__PASSAGE FOR REVIEW__:
▼▼▼

In fact, the collaboration with the civilian groups was so well-aligned that the main training scenario was developed based on a suggestion given by one of the civilian agencies – the Detroit Fire Department.
“The specific scenario was a complex attack from the Universal Opposition Collective,” SFC Fry said. “That’s the [fictional] group we created. It was set to be a complex attack, including a biological assault, a chemical assault and a cyber assault.”
“The exercise itself began with the attacks,” said COL Chris A. McKinney with the 46th Command and Control CBRN Response Enterprise-B, Michigan Army National Guard. “The attacks were a combination of a cyberattack on the Integrated Public Alert and Warning System, a biological attack on an all-day, widely attended 4th of July concert, and an explosive attack on four railcars [carrying] a toxic chemical. We broke out into work groups to address the different scenarios by emergency support function.”
Those involved in the response conducted terrain walks that took them through the areas of the city directly affected by the hypothetical man-made disaster. Those areas included the riverfront of the Detroit River, the roofs of the Renaissance Center – a group of seven interconnected skyscrapers in Downtown Detroit – and the steam tunnels running under the city.
COL McKinney said climbing a ladder down into the city steam tunnels felt like entering a “full body hair dryer set on high-hot.”
MG Stone described the layout of the tunnel system. “[In some places,] they are 7 to 8 feet tall,” he explained. “In other places, they are like small caverns. They run all throughout the city. [The city workers took the temperatures] down for us to about 110 to 120 degrees. It’s made of about four layers of brick that were laid in the 1920s. People don’t realize how much subterranean infrastructure there is.”
According to MG Stone, the planners initially discussed scenarios with workers being trapped underground. The possibility of using the tunnel system to evacuate people out of a hot zone and to a safer place for decontamination was also considered. These considerations stemmed from training in a real-world environment. Such options would not have been possible in the mock environments available at most traditional training centers.
MG Stone commented that in exercises held at traditional facilities, certain levels of friction are often removed from the training scenarios to allow participants to reach objectives within expected timeframes. In this new modality, designers have begun to understand that the friction was, in fact, the crux of the training. Immersing Soldiers in a real-world disaster environment offers both a broader range of variables to confront and requires a more detailed understanding of participating organizations’ capabilities.

▲▲▲

__DATA RECORDS__:

▼▼▼

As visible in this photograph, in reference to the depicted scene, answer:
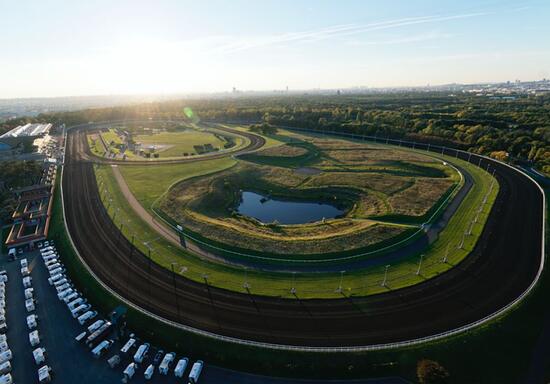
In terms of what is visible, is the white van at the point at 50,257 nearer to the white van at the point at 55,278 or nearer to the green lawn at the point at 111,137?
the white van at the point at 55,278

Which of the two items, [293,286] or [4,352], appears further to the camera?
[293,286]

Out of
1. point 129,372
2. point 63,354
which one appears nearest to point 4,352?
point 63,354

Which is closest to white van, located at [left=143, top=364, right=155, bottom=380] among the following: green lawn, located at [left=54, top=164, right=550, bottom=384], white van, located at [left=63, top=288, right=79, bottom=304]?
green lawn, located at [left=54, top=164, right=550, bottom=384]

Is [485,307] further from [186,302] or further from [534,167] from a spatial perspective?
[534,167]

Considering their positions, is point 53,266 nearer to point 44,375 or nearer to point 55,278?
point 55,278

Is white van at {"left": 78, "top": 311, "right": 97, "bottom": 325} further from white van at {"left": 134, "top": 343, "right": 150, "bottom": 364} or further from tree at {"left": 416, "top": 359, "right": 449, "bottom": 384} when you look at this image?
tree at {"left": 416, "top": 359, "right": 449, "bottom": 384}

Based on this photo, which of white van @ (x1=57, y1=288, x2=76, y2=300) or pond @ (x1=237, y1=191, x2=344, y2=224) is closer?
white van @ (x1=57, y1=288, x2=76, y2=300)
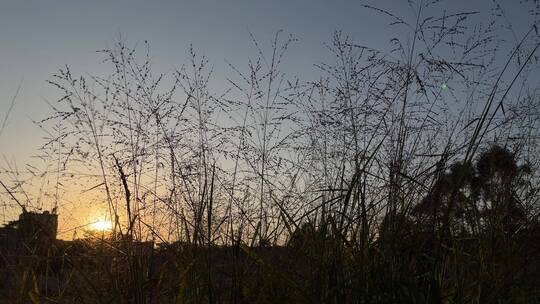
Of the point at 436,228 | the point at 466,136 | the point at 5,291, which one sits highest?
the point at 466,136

▲▲▲
▼▼▼

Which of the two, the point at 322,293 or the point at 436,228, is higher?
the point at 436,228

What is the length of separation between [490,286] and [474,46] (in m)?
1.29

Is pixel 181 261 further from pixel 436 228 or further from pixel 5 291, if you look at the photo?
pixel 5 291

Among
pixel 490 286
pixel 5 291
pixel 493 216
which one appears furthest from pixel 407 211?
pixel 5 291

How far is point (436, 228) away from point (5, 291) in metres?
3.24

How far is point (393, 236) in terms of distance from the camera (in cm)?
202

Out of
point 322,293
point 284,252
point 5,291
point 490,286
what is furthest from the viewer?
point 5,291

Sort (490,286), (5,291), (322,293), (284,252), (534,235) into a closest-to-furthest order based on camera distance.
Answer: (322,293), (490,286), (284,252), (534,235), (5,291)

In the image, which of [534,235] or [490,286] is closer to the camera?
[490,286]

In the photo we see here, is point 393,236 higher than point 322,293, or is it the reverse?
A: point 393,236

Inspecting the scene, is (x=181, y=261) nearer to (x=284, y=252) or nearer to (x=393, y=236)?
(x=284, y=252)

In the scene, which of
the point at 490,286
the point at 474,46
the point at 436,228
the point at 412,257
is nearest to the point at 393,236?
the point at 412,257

▲▲▲
▼▼▼

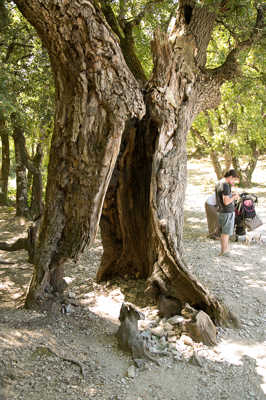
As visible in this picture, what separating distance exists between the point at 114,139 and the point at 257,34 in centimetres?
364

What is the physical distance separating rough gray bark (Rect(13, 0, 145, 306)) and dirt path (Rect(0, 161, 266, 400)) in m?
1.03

▲▲▲

__WORK REQUIRED__: Condense the paragraph of the Detroit exercise passage that starts "Those involved in the response" into a single sentence that keeps its main facts.

__OUTPUT BELOW__: Responders walked the parts of the city directly affected by the hypothetical man-made disaster: the Detroit River riverfront, the roofs of the Renaissance Center (seven interconnected skyscrapers in Downtown Detroit), and the steam tunnels under the city.